Pull out the stretch of the data from its start through the line containing "12342 millimetres", and copy it word for word. Leave the pictures out of your answer.

── Records provided

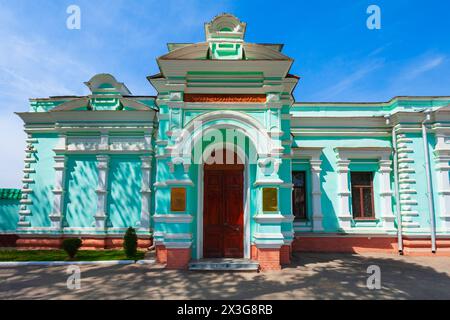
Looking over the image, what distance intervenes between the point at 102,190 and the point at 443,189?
12342 millimetres

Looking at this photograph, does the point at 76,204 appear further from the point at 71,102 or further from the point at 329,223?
the point at 329,223

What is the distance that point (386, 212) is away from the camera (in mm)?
11633

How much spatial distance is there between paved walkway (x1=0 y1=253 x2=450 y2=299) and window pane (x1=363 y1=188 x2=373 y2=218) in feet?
10.5

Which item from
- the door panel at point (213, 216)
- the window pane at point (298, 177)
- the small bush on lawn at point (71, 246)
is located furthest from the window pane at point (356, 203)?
the small bush on lawn at point (71, 246)

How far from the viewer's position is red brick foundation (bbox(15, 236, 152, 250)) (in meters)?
11.3

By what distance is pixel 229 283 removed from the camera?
6.67 meters

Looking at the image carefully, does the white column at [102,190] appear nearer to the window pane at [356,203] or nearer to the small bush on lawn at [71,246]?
the small bush on lawn at [71,246]

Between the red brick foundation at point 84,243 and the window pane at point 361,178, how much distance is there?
8.12m

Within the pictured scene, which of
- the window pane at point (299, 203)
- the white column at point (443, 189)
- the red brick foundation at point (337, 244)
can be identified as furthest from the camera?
the window pane at point (299, 203)

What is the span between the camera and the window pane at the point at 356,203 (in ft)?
39.6

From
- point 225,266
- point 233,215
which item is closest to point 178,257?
point 225,266

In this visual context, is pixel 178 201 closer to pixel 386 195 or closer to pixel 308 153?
pixel 308 153

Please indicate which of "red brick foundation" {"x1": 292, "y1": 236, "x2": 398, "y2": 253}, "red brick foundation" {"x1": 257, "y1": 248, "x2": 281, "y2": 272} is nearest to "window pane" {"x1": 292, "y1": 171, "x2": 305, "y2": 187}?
"red brick foundation" {"x1": 292, "y1": 236, "x2": 398, "y2": 253}

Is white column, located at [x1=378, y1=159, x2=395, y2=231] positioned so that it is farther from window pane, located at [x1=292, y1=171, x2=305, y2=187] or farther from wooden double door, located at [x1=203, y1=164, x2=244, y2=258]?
wooden double door, located at [x1=203, y1=164, x2=244, y2=258]
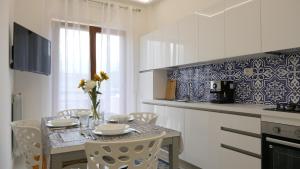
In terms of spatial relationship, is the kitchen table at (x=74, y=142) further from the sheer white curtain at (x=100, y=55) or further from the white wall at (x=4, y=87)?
the sheer white curtain at (x=100, y=55)

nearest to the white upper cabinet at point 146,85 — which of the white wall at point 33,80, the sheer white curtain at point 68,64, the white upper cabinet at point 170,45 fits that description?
the white upper cabinet at point 170,45

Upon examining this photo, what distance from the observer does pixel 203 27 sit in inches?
113

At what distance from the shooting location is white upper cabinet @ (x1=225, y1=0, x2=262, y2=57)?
7.27 ft

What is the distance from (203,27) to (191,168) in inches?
76.2

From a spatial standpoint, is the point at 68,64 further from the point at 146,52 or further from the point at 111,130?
the point at 111,130

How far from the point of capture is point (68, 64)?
3688 mm

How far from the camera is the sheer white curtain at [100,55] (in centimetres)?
365

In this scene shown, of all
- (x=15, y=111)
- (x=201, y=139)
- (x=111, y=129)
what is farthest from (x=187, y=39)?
(x=15, y=111)

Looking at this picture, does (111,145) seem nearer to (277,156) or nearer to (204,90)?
(277,156)

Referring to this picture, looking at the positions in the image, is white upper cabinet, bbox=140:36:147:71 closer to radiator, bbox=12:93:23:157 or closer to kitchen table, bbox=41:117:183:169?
radiator, bbox=12:93:23:157

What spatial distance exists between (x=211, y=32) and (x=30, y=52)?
239 cm

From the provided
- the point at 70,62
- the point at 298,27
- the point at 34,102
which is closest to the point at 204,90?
the point at 298,27

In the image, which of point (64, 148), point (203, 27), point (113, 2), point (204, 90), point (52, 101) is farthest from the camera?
point (113, 2)

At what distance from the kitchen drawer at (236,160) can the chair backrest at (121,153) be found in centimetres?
125
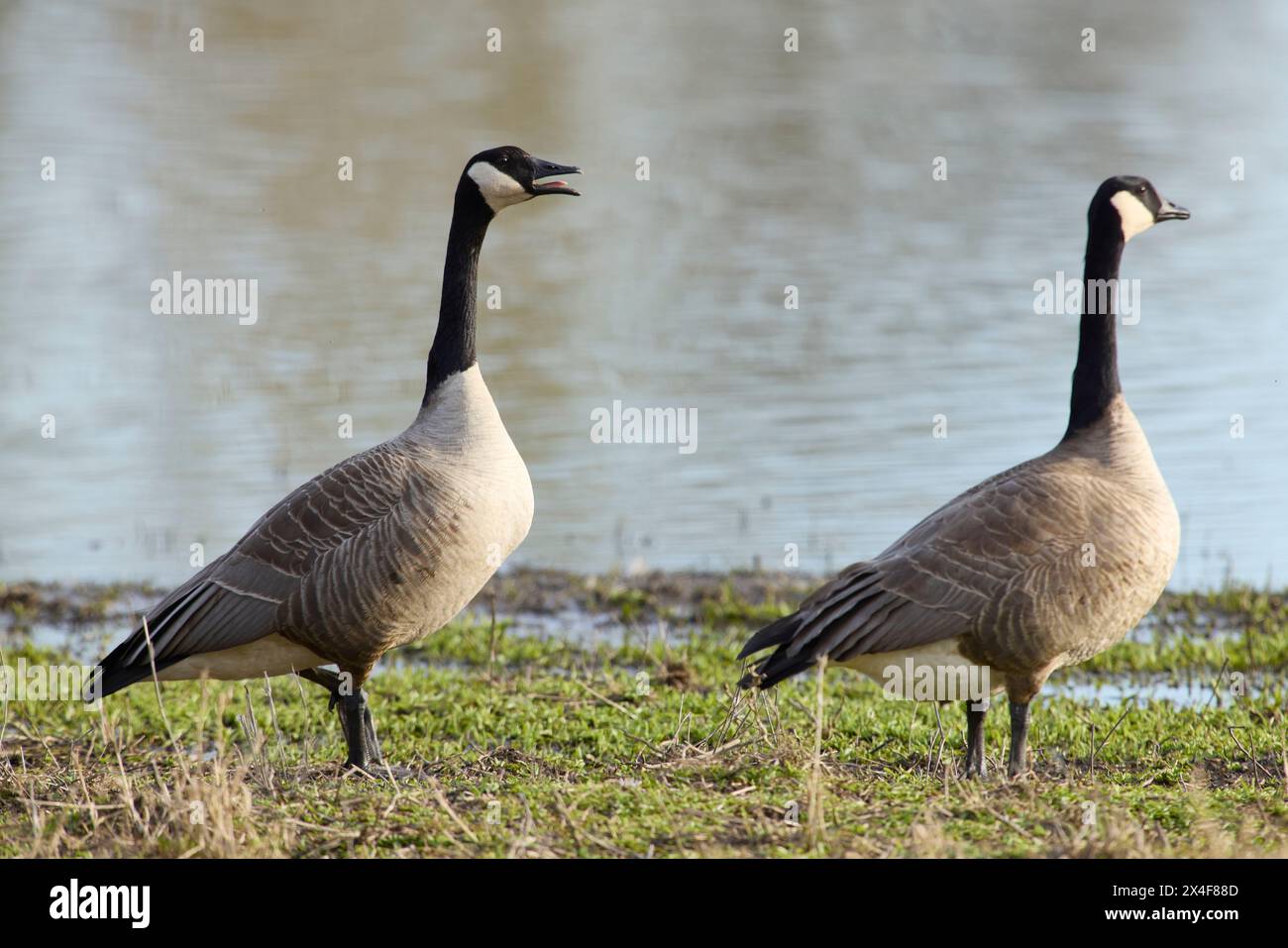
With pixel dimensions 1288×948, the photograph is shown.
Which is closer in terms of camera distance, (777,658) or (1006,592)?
(1006,592)

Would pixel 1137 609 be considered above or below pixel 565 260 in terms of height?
below

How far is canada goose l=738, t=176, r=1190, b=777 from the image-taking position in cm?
675

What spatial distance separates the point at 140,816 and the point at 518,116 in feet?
75.6

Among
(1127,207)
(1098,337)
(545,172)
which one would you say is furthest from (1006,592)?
(545,172)

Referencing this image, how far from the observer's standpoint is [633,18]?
128 ft

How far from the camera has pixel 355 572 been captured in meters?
7.07

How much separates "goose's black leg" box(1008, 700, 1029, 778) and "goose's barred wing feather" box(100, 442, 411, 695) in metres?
2.95

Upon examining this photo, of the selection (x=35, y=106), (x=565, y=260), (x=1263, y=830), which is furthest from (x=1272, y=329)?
(x=35, y=106)

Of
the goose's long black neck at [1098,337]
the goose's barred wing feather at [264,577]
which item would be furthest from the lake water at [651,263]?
the goose's barred wing feather at [264,577]

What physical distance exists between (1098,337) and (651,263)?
14.1 metres

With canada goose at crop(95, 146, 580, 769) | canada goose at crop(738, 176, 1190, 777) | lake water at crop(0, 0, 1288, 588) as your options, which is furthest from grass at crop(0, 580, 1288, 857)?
lake water at crop(0, 0, 1288, 588)

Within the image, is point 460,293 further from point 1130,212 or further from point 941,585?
point 1130,212

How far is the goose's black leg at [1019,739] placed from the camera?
22.4 ft

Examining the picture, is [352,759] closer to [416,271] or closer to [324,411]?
[324,411]
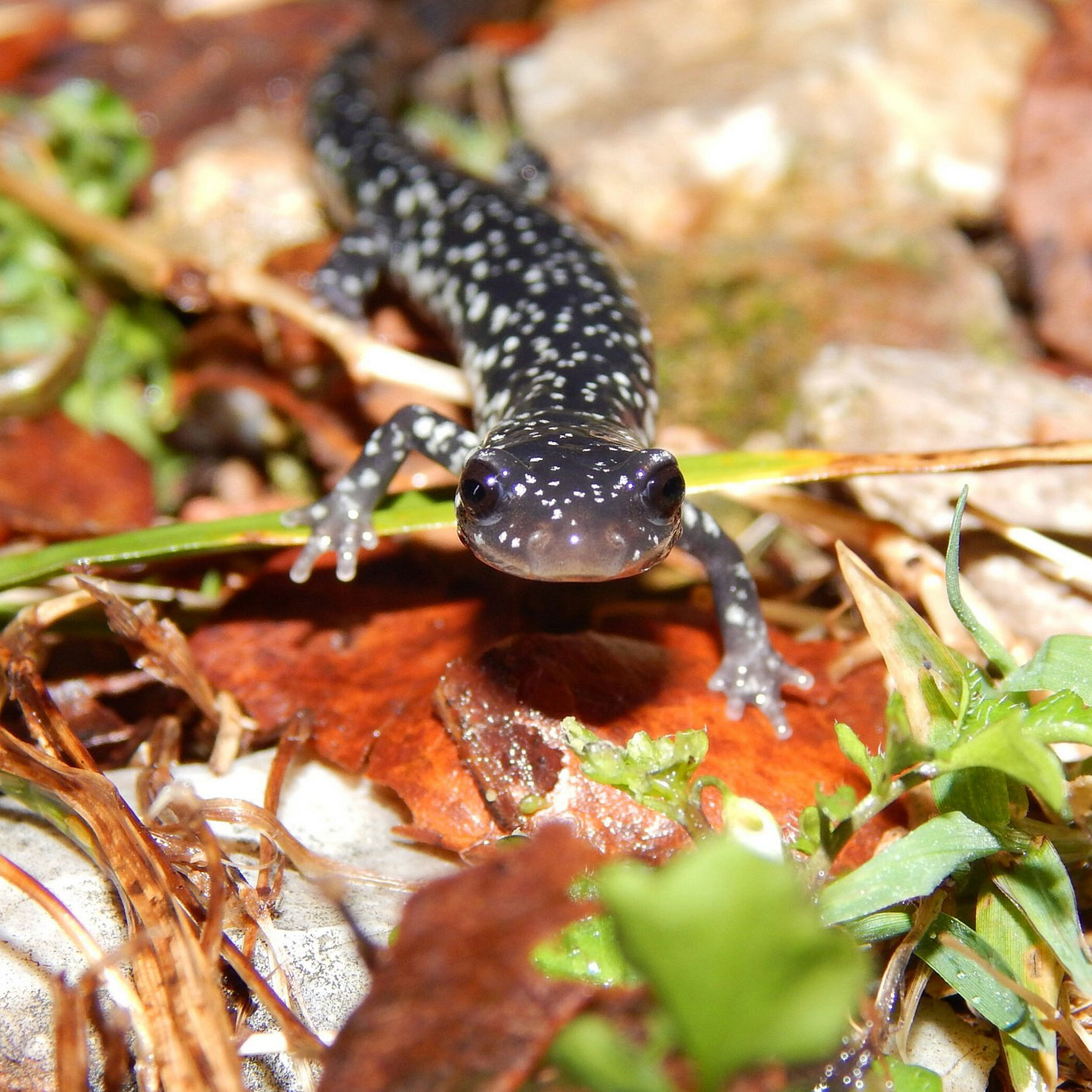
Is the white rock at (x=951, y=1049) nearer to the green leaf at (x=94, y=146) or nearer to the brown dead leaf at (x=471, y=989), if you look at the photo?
the brown dead leaf at (x=471, y=989)

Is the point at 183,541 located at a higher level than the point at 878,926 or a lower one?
higher

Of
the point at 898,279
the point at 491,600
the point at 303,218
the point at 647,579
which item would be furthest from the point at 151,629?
the point at 898,279

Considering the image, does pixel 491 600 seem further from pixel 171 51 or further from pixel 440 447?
pixel 171 51

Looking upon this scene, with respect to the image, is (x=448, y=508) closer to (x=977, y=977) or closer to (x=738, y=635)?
(x=738, y=635)

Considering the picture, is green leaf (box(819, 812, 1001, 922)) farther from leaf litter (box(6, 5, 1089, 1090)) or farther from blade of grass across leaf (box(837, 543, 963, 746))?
blade of grass across leaf (box(837, 543, 963, 746))

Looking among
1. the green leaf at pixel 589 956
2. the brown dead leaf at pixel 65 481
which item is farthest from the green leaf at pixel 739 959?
the brown dead leaf at pixel 65 481

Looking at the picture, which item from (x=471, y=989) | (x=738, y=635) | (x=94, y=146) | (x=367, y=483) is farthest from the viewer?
(x=94, y=146)

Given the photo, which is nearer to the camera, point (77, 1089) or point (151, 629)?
point (77, 1089)

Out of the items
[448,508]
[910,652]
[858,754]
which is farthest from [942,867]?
[448,508]
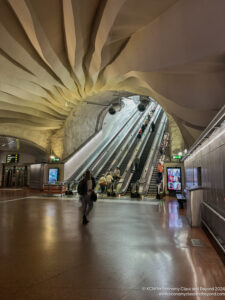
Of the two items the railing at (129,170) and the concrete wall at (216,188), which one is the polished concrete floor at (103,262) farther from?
the railing at (129,170)

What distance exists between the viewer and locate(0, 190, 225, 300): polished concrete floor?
2395mm

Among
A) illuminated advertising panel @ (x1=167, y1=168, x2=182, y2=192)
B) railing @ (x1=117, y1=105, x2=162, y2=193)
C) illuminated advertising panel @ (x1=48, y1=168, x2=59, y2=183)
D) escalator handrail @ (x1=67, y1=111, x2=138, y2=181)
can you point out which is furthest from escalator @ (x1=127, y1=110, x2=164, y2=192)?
illuminated advertising panel @ (x1=48, y1=168, x2=59, y2=183)

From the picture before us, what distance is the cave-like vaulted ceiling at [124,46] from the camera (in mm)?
5629

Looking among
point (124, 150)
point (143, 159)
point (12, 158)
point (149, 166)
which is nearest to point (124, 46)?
point (149, 166)

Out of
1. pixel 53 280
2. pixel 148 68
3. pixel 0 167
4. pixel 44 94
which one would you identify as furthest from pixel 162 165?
pixel 0 167

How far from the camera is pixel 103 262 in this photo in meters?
3.17

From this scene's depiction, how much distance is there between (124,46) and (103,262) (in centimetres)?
866

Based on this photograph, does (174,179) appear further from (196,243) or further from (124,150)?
(196,243)

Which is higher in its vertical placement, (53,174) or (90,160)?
(90,160)

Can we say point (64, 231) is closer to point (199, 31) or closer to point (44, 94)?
point (199, 31)

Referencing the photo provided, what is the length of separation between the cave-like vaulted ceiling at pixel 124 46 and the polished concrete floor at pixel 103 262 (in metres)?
4.40

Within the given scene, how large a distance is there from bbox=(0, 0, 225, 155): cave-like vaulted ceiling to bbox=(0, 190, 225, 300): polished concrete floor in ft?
14.4

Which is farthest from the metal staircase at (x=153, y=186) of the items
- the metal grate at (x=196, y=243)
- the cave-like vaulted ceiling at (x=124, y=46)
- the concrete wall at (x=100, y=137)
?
the metal grate at (x=196, y=243)

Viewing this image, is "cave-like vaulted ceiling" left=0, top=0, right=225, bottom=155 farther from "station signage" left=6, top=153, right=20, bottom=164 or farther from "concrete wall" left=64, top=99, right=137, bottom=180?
"station signage" left=6, top=153, right=20, bottom=164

────

__Result__
Looking over the image, what distance intervenes between the point at 102,190 and the point at 443,189?
12342 millimetres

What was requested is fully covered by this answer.